● Instructions for the task
Every line containing "volunteer" should be identified and copied from the data below.

● Supplied data
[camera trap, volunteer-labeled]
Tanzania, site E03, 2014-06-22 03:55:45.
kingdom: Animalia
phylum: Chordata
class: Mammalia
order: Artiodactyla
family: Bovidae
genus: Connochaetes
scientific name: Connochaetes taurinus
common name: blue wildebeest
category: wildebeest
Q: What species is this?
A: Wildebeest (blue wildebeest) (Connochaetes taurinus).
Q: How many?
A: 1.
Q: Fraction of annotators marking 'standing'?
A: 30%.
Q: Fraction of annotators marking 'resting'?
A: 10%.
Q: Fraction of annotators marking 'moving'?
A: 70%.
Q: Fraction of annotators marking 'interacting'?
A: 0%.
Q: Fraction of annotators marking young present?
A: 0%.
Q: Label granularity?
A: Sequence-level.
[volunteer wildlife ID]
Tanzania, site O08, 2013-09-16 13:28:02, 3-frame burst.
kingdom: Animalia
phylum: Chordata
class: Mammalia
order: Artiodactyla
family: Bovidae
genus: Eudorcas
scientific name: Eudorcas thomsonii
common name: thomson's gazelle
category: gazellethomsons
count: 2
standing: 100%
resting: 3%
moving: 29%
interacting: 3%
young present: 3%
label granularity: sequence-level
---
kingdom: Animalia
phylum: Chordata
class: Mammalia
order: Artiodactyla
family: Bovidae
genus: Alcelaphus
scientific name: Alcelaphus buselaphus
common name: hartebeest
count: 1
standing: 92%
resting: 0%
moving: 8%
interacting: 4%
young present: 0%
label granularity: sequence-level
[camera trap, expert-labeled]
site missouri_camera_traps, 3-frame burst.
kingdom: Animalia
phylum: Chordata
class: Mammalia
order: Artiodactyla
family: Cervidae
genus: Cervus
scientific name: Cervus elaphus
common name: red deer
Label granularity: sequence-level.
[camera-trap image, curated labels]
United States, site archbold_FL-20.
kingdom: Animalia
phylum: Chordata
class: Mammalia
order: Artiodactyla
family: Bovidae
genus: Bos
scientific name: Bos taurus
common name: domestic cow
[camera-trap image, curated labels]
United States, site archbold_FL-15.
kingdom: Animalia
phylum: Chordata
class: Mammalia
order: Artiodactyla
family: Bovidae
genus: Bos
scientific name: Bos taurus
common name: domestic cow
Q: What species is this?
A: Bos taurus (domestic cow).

● Answer
[camera trap, volunteer-labeled]
[volunteer wildlife ID]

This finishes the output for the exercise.